→ Problem description: Reproduce the passage about the 1966 Velvet Underground film word for word, starting with "The Velvet Underground and Nico: A Symphony of Sound is" and going on through "black and white.".

→ Selected passage:
>> begin

= The Velvet Underground and Nico: A Symphony of Sound =

1966 film by Andy Warhol and Paul Morrissey

The Velvet Underground and Nico: A Symphony of Sound
From left to right: Lou Reed, Sterling Morrison, Nico, Maureen Tucker, and John Cale (side to camera)

The Velvet Underground and Nico: A Symphony of Sound is a 1966 American film by Andy Warhol and Paul Morrissey. The film was made at The Factory on January 3, 1966. It is 67 minutes long and was filmed in 16mm black and white.

>> end

→ Material provided:
>> begin

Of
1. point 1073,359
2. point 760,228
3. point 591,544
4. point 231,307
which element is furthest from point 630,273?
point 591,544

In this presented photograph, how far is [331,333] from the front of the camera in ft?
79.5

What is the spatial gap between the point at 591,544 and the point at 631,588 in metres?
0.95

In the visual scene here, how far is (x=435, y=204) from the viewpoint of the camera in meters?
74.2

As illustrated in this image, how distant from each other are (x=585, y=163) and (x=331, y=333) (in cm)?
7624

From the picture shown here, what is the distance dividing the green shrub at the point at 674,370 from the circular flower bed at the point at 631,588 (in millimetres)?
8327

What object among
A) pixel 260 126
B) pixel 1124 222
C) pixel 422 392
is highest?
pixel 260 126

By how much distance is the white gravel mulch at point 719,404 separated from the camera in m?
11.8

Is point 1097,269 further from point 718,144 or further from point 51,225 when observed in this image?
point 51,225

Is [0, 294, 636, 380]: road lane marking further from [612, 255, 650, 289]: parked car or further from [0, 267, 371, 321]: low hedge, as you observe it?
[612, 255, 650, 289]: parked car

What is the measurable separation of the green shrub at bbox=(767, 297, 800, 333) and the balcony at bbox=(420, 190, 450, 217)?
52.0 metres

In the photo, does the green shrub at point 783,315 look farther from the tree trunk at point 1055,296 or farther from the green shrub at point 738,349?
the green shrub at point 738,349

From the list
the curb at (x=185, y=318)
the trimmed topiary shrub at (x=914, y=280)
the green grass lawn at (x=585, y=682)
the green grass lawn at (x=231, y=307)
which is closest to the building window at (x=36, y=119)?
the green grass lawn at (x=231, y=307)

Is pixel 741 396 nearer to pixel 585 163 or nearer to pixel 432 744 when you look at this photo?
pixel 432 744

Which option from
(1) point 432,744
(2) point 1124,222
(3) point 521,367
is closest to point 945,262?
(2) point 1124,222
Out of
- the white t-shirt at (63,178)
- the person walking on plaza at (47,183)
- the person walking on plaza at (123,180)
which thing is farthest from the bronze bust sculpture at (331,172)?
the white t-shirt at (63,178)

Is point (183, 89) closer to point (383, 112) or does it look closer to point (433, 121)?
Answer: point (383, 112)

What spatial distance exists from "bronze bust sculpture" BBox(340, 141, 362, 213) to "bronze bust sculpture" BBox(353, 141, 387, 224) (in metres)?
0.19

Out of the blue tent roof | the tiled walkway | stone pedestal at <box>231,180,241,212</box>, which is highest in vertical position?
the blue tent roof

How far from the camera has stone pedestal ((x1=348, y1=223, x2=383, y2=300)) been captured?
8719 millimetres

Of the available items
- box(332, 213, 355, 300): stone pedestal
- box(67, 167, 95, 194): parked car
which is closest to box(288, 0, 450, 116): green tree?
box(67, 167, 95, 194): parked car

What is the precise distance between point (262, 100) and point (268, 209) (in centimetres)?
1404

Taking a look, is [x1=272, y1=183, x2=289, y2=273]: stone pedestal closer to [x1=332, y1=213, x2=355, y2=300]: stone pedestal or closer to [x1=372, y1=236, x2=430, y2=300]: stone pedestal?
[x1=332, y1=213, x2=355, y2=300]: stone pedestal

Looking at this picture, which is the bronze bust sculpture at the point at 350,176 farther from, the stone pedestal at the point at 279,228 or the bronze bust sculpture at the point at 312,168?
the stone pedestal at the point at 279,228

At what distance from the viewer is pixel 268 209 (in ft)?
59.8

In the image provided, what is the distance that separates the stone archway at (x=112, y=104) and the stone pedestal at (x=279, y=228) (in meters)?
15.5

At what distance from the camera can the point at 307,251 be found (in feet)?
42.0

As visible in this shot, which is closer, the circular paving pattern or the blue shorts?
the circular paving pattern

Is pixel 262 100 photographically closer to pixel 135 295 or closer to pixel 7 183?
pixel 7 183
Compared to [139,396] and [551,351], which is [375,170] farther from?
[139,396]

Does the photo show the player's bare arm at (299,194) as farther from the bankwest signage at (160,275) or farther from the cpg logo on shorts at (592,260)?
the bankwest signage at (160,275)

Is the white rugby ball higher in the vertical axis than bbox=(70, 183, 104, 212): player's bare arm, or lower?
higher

>> end

→ Result:
The Velvet Underground and Nico: A Symphony of Sound is a 1966 American film by Andy Warhol and Paul Morrissey. The film was made at The Factory on January 3, 1966. It is 67 minutes long and was filmed in 16mm black and white.